*Stated goal*. Rewrite the material, from the line containing "Inspecting the scene, is" down through the line containing "Answer: point 223,233", replacing "clump of snow" with "patch of snow" and leaving everything else unchanged.

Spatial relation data
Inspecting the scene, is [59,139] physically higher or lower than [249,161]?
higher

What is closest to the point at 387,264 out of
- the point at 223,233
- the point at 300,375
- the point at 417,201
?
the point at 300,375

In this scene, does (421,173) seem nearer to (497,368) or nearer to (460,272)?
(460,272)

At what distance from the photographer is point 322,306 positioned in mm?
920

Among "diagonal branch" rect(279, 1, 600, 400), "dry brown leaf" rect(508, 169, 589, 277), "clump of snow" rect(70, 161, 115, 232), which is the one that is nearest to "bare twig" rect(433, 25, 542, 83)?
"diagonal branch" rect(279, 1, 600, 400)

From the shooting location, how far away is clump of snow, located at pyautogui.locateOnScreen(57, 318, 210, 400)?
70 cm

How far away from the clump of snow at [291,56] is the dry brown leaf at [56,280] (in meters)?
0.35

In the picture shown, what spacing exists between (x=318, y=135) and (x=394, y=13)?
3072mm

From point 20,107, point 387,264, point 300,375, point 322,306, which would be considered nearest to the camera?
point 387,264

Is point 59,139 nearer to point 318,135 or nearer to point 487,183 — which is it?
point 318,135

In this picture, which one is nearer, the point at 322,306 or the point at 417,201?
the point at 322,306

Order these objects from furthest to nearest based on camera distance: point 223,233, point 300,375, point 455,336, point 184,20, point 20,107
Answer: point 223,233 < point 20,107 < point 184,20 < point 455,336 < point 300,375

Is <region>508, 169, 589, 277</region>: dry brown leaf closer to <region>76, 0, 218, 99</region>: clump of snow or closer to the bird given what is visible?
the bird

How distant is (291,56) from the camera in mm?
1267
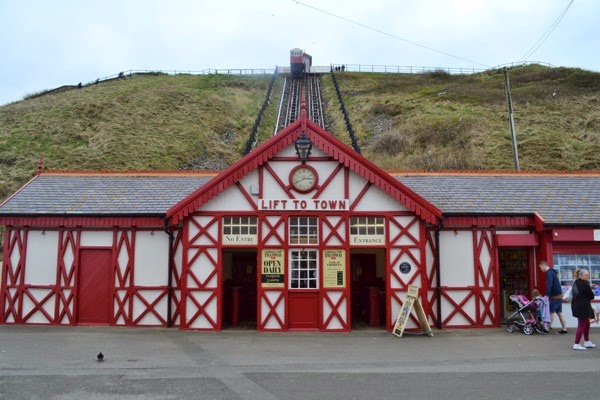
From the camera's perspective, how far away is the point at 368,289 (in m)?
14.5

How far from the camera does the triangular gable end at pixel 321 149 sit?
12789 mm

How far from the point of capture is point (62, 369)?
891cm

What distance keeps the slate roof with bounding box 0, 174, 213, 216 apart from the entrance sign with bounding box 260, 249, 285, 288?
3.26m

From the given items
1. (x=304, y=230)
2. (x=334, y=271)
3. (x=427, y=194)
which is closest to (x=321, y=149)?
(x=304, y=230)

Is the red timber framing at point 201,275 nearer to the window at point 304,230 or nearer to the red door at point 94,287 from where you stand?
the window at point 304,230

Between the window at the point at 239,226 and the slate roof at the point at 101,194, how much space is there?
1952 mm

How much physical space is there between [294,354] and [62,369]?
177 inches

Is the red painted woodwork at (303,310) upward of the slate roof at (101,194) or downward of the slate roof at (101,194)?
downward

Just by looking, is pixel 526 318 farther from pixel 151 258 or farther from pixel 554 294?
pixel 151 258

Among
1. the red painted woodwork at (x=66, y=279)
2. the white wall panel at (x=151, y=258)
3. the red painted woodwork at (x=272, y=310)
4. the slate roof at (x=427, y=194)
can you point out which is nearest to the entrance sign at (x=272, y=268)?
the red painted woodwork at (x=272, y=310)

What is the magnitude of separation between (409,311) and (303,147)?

...

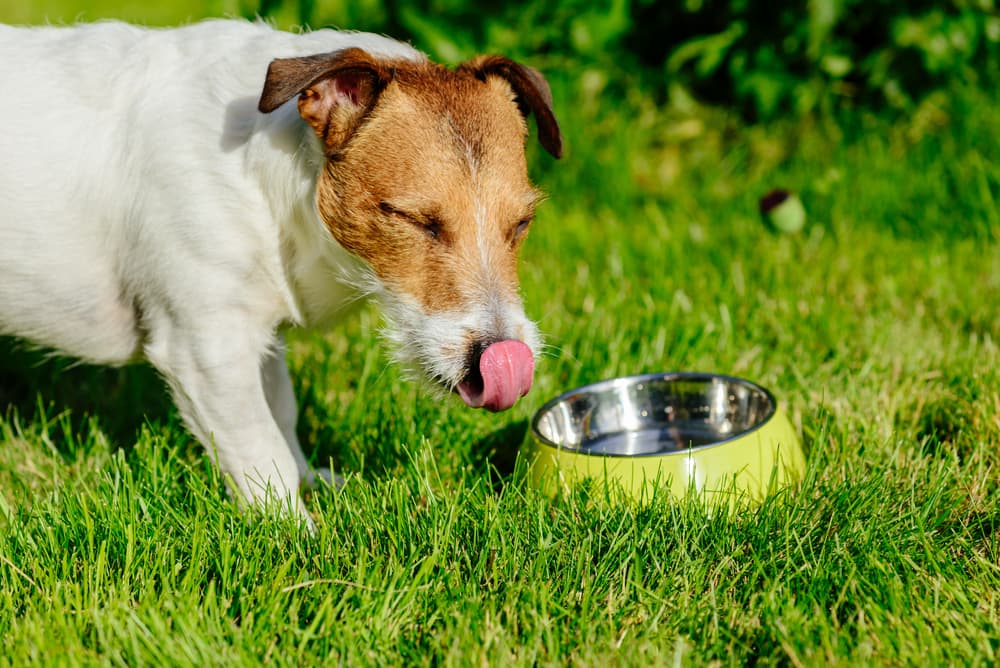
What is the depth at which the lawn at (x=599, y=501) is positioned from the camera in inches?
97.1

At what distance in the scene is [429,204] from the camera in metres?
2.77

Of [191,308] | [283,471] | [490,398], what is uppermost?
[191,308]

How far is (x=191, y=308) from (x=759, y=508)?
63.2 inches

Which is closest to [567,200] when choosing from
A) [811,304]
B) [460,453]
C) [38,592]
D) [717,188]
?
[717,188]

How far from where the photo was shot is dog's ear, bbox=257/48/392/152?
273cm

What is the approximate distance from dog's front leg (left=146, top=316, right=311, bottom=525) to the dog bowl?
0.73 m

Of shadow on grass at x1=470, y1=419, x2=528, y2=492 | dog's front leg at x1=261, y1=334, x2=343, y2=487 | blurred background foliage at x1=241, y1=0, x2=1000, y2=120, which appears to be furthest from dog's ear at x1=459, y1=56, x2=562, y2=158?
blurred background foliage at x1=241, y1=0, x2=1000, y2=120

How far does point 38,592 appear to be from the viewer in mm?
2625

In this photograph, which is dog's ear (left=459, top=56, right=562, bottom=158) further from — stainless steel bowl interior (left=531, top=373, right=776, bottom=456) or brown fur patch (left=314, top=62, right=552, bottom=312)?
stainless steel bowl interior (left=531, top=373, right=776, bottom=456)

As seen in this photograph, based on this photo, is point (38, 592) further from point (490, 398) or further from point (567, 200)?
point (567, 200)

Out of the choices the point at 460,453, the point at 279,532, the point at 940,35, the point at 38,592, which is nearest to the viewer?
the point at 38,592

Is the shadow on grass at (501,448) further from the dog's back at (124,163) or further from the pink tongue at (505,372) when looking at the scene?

*In response*.
Inspecting the scene, is [59,139] physically higher or lower than [249,161]?
higher

What is closest to the point at 387,264 out of
- the point at 223,233
- the point at 300,375
- the point at 417,201
?
the point at 300,375

In this scene, does (421,173) seem nearer to (497,368) or nearer to (460,272)?
(460,272)

At what distance from the photographer is point 322,306 positioned in mm?
920

Among "diagonal branch" rect(279, 1, 600, 400), "dry brown leaf" rect(508, 169, 589, 277), "patch of snow" rect(70, 161, 115, 232), which is the one that is nearest to "bare twig" rect(433, 25, 542, 83)?
"diagonal branch" rect(279, 1, 600, 400)

From the shooting location, how far away is patch of snow, located at pyautogui.locateOnScreen(57, 318, 210, 400)?
70 cm

How far away from the patch of snow at [291,56] is the dry brown leaf at [56,280] (in meters)?
0.35

In the picture shown, what spacing exists between (x=318, y=135) and (x=394, y=13)?
3072mm

From point 20,107, point 387,264, point 300,375, point 322,306, which would be considered nearest to the camera?
point 387,264

Is point 59,139 nearer to point 318,135 or nearer to point 487,183 — which is it?
point 318,135

In this picture, which one is nearer, the point at 322,306 or the point at 417,201?
the point at 322,306

Order these objects from furthest to nearest based on camera distance: point 223,233, point 300,375, point 455,336, point 184,20, point 20,107
Answer: point 223,233 < point 20,107 < point 184,20 < point 455,336 < point 300,375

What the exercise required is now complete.